**Problem description:**
Return every line from the records below that has the word "saccade".

**Available records:**
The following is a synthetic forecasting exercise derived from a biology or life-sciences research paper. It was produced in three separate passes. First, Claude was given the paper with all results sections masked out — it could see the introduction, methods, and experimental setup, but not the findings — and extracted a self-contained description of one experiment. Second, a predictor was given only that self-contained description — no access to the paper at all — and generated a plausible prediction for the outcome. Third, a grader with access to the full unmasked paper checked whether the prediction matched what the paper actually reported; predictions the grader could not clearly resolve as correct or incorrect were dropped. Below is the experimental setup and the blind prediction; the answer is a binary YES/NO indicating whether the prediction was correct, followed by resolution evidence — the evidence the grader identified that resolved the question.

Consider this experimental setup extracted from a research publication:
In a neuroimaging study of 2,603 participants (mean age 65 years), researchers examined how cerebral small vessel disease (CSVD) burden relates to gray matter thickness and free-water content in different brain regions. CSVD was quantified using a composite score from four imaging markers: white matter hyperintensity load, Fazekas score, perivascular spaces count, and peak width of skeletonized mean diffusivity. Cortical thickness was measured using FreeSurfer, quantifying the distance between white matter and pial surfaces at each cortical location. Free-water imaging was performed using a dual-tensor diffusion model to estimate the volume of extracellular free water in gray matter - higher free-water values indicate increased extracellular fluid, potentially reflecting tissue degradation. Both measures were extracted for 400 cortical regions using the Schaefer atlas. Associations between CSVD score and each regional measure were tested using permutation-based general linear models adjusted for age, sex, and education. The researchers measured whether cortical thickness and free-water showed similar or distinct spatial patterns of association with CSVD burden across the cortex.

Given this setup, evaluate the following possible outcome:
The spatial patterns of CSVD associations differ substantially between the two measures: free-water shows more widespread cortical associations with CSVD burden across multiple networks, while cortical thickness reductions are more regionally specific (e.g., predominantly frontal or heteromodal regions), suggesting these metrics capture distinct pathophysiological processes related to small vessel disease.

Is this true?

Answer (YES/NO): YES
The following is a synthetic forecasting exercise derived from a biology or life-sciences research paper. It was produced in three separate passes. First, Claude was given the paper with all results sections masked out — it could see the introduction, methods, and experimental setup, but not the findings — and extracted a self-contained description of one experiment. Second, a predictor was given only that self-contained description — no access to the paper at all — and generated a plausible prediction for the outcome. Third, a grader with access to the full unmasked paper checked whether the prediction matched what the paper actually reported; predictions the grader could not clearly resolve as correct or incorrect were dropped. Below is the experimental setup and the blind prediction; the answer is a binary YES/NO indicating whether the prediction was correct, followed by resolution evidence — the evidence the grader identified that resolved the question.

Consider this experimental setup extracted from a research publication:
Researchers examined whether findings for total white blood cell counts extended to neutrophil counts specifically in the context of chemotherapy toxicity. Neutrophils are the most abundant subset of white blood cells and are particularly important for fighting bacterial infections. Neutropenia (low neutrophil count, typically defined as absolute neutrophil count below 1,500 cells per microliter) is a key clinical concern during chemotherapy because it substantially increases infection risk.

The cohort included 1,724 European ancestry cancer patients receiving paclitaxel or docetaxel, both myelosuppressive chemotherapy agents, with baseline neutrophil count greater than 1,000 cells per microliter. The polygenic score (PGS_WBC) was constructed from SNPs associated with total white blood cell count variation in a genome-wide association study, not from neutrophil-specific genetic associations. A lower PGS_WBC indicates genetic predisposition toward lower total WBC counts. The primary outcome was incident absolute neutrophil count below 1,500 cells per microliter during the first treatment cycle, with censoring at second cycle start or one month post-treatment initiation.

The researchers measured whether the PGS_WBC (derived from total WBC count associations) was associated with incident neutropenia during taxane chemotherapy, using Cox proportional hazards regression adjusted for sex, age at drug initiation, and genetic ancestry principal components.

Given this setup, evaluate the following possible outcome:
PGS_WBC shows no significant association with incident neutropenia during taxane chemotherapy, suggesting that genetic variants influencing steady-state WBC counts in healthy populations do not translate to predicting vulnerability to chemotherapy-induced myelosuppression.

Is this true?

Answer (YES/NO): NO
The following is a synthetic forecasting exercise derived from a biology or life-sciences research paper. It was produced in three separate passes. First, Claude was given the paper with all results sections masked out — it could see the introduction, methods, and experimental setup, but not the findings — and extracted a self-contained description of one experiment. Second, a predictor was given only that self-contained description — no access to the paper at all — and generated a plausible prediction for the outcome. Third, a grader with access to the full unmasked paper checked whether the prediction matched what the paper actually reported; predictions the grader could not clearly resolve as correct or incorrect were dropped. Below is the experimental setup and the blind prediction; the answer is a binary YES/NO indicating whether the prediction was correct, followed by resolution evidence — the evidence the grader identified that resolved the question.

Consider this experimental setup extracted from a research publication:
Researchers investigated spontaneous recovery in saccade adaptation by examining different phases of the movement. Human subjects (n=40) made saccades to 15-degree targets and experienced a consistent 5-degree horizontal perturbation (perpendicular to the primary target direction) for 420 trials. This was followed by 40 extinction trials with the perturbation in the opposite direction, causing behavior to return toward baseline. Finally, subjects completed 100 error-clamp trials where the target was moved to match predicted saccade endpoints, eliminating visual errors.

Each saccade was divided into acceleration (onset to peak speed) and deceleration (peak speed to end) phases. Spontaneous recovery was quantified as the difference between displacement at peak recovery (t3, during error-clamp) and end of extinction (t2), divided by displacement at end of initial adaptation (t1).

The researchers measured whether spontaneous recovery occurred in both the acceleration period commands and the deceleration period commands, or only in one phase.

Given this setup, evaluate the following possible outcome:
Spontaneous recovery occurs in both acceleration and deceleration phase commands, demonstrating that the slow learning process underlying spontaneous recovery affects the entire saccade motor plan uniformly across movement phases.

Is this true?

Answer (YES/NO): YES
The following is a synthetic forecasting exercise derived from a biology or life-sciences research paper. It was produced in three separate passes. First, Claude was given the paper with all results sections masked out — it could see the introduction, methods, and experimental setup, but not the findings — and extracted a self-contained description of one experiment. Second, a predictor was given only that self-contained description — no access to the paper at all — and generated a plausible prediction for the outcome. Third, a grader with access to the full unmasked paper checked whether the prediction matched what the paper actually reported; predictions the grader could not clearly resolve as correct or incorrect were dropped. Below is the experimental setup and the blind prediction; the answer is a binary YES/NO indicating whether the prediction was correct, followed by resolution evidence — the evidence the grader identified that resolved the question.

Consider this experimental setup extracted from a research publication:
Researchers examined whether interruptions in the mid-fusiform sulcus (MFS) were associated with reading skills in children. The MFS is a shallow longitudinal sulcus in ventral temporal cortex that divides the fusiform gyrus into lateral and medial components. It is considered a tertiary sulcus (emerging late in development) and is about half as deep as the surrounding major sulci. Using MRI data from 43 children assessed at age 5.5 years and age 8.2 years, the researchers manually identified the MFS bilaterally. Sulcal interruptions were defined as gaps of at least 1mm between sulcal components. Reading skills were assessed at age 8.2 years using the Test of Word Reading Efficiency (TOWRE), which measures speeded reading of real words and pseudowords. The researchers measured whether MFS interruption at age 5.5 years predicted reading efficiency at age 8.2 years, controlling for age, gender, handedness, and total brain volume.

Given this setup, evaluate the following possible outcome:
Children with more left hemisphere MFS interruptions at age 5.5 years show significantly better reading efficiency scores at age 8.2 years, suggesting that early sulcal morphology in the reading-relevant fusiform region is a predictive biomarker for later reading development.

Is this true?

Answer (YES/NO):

**Problem solution:**
Researchers investigated spontaneous recovery in saccade adaptation by examining different phases of the movement. Human subjects (n=40) made saccades to 15-degree targets and experienced a consistent 5-degree horizontal perturbation (perpendicular to the primary target direction) for 420 trials. This was followed by 40 extinction trials with the perturbation in the opposite direction, causing behavior to return toward baseline. Finally, subjects completed 100 error-clamp trials where the target was moved to match predicted saccade endpoints, eliminating visual errors.
Each saccade was divided into acceleration (onset to peak speed) and deceleration (peak speed to end) phases. Spontaneous recovery was quantified as the difference between displacement at peak recovery (t3, during error-clamp) and end of extinction (t2), divided by displacement at end of initial adaptation (t1).
Spontaneous recovery occurs in both acceleration and deceleration phase commands, demonstrating that the slow learning process underlying spontaneous recovery affects the entire saccade motor plan uniformly across movement phases.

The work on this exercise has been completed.